+++ Brano riportato

Sudan, la guerra dimenticata che interroga l’Occidente

Negli ultimi giorni, il Sudan è balzato all’onore delle cronache. Molti si chiedono perché non se ne parlava prima. E la risposta ricorrente – ma anche la più banale – è che i conflitti in Ucraina e Gaza hanno oscurato quello del terzo Paese più esteso del continente africano. Ma la verità è che per la comunità occidentale esistono vittime di serie A e vittime di serie B. E, non c’è dubbio, che gli africani siano considerati vittime di serie B. Il Sudan? Molti non saprebbero trovarlo nella carta geografica. Pertanto, i 40mila morti, i tredici milioni di sfollati, i quasi 30 milioni di persone che mancano del necessario (dati Oms e Pam), sono soltanto numeri. Per le Nazioni Unite si tratta della più grande crisi umanitaria al mondo. Punto.
L’Unione Europea? Sanzioni ridicole.

Il Sudan è di nuovo nel caos totale dall’aprile 2023, quando i generali Abdel Fattah al Burhan (62 anni), capo dell’esercito regolare (Saf – Forze Armate Sudanesi), e di fatto presidente del Paese, e Mohamed Hamdan Dogalo, «in arte» Hamedti (48 anni), praticamente il suo vice, e leader del potente gruppo paramilitare Forze di Supporto Rapido (Rsf), hanno smesso di andare d’accordo. Erano stati insieme fautori del colpo di stato del
2021, che mise fine al governo civile-militare formatosi dopo la destituzione del presidente Omar al-Bashir, al potere da quasi trent’anni, arrestato a seguito del mandato della Corte Penale Internazionale per genocidio e crimini contro l’umanità nel Darfur, ma mai estradato all’Aja. Nell’ambito di quel genocidio, portato all’attenzione del mondo da George Clooney, i due attuali belligeranti si sono fatti le ossa. Hamedti, all’epoca fedelissimo di Bashir, scelse di voltargli le spalle, in cambio della vice presidenza nel futuro governo militare. Ma, una volta instaurato, i due generali hanno evidentemente deciso che la condivisione del potere non era più sufficiente ad appagare il proprio ego. I centomila paramilitari non hanno alcuna intenzione di essere integrati nell’esercito regolare. Altre richieste di Hamedti – come quella relativa al controllo delle rotte illegali dei migranti verso la Libia – non sono state accolte. E non c’è nessuna intenzione di restituire il governo ai civili e indire libere elezioni.

++++++
+++ Dati forniti

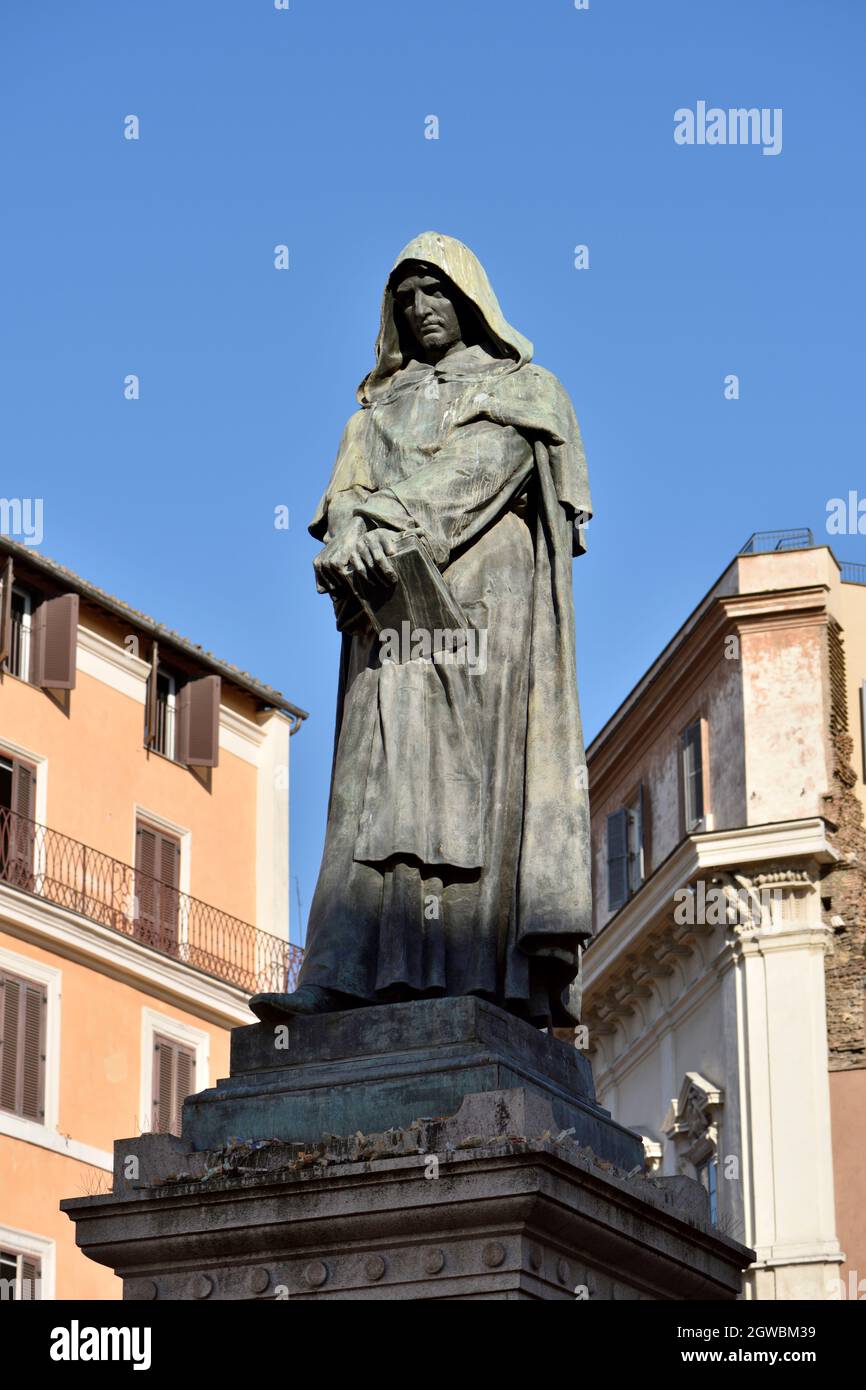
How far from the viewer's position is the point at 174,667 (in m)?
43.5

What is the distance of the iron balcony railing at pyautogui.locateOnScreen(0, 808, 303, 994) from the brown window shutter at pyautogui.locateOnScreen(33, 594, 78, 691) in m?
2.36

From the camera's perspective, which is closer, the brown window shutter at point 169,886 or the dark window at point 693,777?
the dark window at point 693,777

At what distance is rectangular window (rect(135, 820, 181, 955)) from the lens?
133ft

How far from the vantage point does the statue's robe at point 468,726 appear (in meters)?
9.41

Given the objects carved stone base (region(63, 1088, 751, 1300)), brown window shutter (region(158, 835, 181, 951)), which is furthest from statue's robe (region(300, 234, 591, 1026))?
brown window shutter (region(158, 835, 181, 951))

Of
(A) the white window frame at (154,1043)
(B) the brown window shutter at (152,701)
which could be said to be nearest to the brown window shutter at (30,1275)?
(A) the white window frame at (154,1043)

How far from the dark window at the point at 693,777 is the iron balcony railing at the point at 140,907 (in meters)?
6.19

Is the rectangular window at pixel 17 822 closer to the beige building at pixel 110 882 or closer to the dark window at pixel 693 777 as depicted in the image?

++++++

- **Compito da svolgere**
Elenca tutte le persone citate per nome nel brano sul Sudan.

- **La soluzione**
- Abdel Fattah al Burhan
- Mohamed Hamdan Dogalo, detto Hamedti
- Omar al-Bashir
- George Clooney